Trapping Rain Water II LeetCode Solution : Given an m x n integer matrix heightMap representing the height of each unit cell in a 2D elevation map, return the volume of water it can trap after raining.

Examples:

Input:

 heightMap = [[1,4,3,1,3,2],[3,2,1,3,2,4],[2,3,3,2,3,1]]

Output:

Explanation:

After the rain, water is trapped between the blocks.
We have two small ponds 1 and 3 units trapped.
The total volume of water trapped is 4.

Approach:

Idea:

The idea is to consider all the boundary cells and then slowly cover the entire matrix with the help of BFS. One thing to remember is that the boundary cells can not store any amount of water in them. The idea is using Priority Queue (implemented with Min Heap) to polling out the node with minimum value. Then applying BFS algorithm to traverse through neighbor nodes.

While doing BFS we will check if the internal cells can store some amount of water in them.

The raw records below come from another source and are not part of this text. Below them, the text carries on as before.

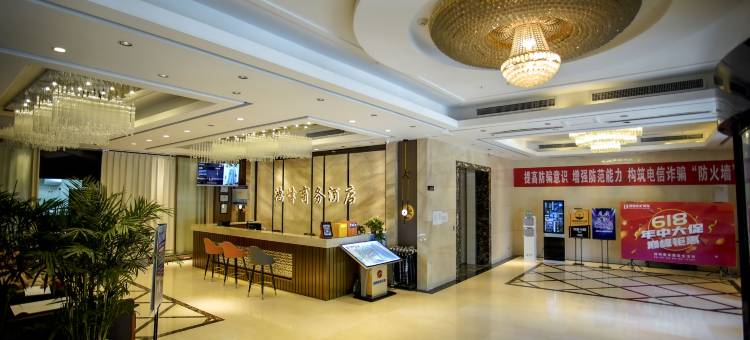 太原鸿峰商务酒店(千峰南路和平公园店)图片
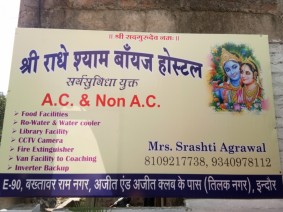 Shri Radhey Shyam Boys Hostel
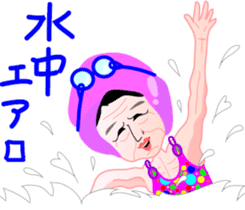 Geisha girl Hiyayakko sticker #3778481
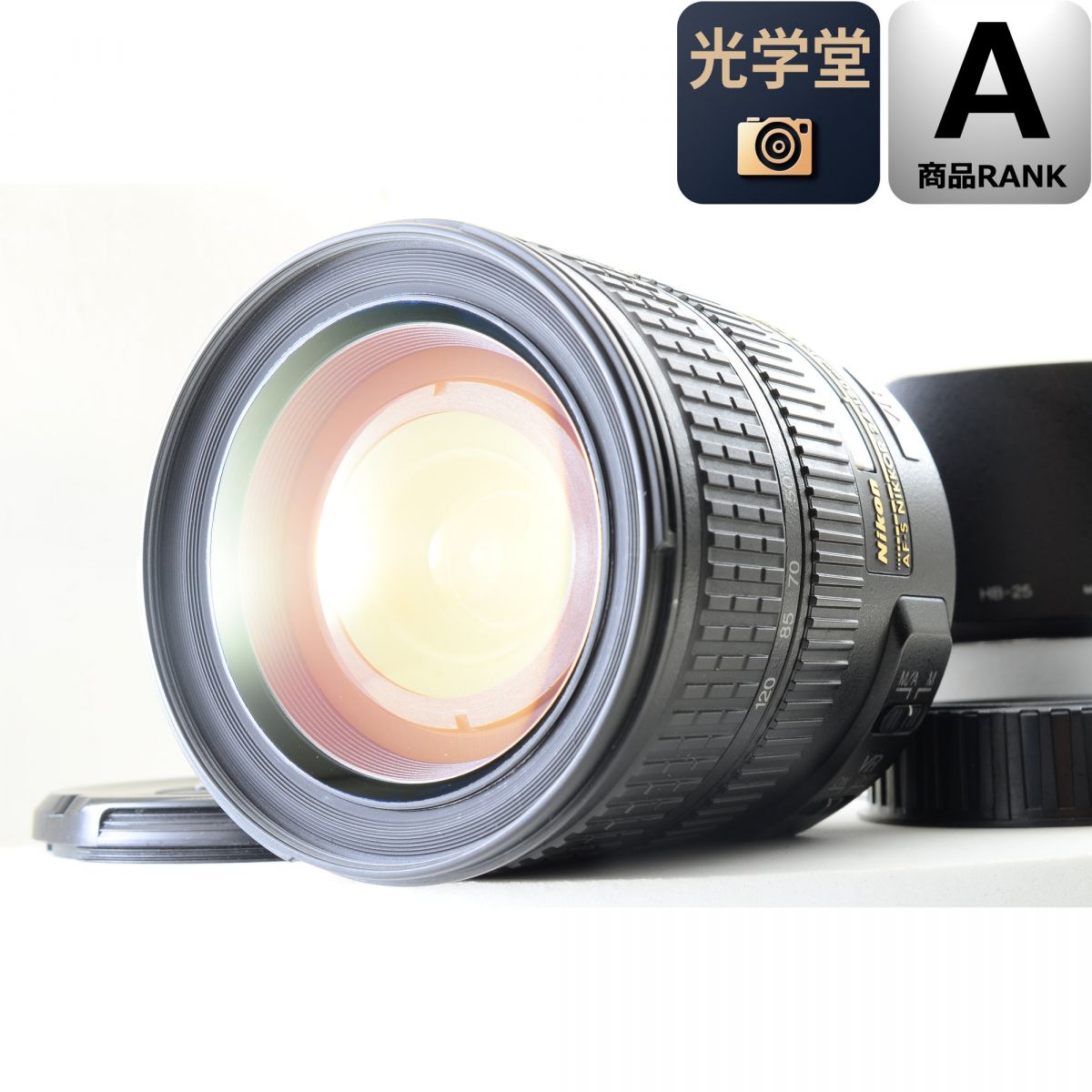 【中古】Nikon AF-S 24-120mm f/3.5-5.6G ED VR ズーム 交換レンズ ニコン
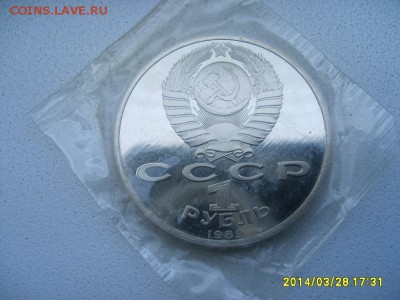 СССР,1 рубль 1989г(М.Мусоргский,пруф,запайка)!до 30.03 - S6000652.JPG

First, we add all the boundary cells into a min-heap and then for each element i inside the min heap we do a BFS to its neighboring cells and calculate what amount of water they can store without the water getting spill out, by taking the ith element as the limiting boundary.

Code:

Trapping Rain Water II C++ Solution:

class Solution {
public:
    int trapRainWater(vector<vector<int>>& heightMap) {
        priority_queue<vector<int>> minHeap;
        int m = heightMap.size();
        int n = heightMap[0].size();
        vector<vector<bool>> vis(m,vector<bool>(n,false));
        for(int i=0;i<n;i++){
            minHeap.push({-heightMap[0][i],0,i});
            minHeap.push({-heightMap[m-1][i],m-1,i});
            vis[0][i] = true;
            vis[m-1][i] = true;
        }
        for(int i=1;i<m-1;i++){
            minHeap.push({-heightMap[i][0],i,0});
            minHeap.push({-heightMap[i][n-1],i,n-1});
            vis[i][0] = true;
            vis[i][n-1] = true;
        }
        int ans = 0;
        vector<vector<int>> dirs = {{0,1},{1,0},{0,-1},{-1,0}};
        while(!minHeap.empty()){
            vector<int> top = minHeap.top();
            minHeap.pop();
            for(auto it:dirs){
                int x = it[0] + top[1];
                int y = it[1] + top[2];
                
                if(x>=0 and y>=0 and x<m and y<n and (not vis[x][y])){
                    vis[x][y] = true;

                    if(heightMap[x][y] < heightMap[top[1]][top[2]]){
                        ans += heightMap[top[1]][top[2]] - heightMap[x][y];
                        heightMap[x][y] = heightMap[top[1]][top[2]];
                        minHeap.push({-heightMap[x][y],x,y});
                    }
                    else{
                        minHeap.push({-heightMap[x][y],x,y});
                    }
                }
            }
        }
        return ans;
    }
};

Complexity Analysis of Trapping Rain Water II LeetCode Solution:

Time Complexity: The time complexity of the above code is O(nmlog(nm)).
Space Complexity: The space complexity of the above code is O(nm).